▶ _Ejercicio_:
Identifica en los ítems cada línea donde aparece la palabra "woman" y cópiala completa.

▶ _Datos mostrados_:
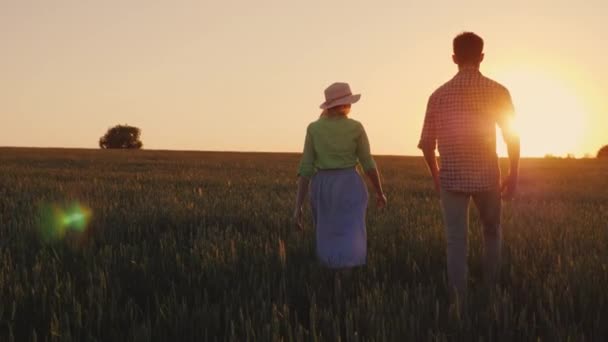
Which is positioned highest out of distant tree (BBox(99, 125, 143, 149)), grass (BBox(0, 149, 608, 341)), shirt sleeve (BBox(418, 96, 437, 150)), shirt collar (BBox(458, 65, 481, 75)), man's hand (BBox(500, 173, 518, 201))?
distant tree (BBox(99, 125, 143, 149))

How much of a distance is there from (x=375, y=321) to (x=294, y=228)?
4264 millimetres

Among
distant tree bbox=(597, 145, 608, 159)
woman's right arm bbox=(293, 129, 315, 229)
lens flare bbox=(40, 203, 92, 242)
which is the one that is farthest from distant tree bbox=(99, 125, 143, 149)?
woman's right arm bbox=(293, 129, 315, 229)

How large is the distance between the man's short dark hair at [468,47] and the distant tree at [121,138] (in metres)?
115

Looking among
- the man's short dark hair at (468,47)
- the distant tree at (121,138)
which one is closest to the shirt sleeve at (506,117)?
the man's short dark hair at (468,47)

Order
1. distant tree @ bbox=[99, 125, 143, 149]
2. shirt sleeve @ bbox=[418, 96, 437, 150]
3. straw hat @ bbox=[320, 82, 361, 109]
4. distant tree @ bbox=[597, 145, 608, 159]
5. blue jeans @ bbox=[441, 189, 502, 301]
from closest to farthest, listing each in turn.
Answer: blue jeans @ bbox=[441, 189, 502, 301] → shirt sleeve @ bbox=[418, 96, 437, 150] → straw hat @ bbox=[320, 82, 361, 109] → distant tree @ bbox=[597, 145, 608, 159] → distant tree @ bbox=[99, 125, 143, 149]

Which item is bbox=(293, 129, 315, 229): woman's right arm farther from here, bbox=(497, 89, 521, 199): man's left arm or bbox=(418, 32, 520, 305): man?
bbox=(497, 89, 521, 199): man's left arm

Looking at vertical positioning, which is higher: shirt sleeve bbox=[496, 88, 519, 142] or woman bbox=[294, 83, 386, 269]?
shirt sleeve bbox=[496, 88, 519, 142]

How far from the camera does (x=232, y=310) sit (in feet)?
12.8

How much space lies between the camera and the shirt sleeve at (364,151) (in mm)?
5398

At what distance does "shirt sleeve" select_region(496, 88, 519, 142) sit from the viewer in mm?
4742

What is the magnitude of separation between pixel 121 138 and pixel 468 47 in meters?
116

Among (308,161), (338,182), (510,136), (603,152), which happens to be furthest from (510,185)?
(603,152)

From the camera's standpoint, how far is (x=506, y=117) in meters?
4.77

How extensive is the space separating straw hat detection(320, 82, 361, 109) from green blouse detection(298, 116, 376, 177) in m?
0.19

==

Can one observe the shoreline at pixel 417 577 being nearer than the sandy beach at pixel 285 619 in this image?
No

* * *

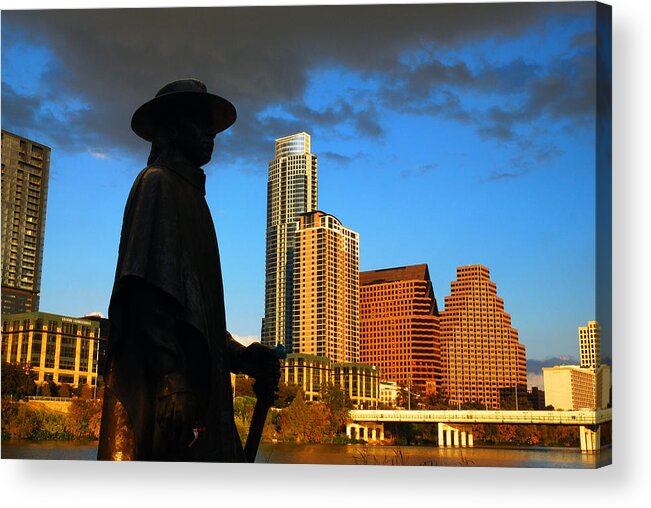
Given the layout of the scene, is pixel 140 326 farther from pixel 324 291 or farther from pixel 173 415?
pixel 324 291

▶ _Respuesta_:
woman's right arm bbox=(293, 129, 315, 229)
woman's right arm bbox=(293, 129, 315, 229)
Which item is bbox=(293, 129, 315, 229): woman's right arm farther from here, bbox=(497, 89, 521, 199): man's left arm or bbox=(418, 32, 520, 305): man?
Looking at vertical positioning, which is higher: shirt sleeve bbox=[496, 88, 519, 142] or woman bbox=[294, 83, 386, 269]?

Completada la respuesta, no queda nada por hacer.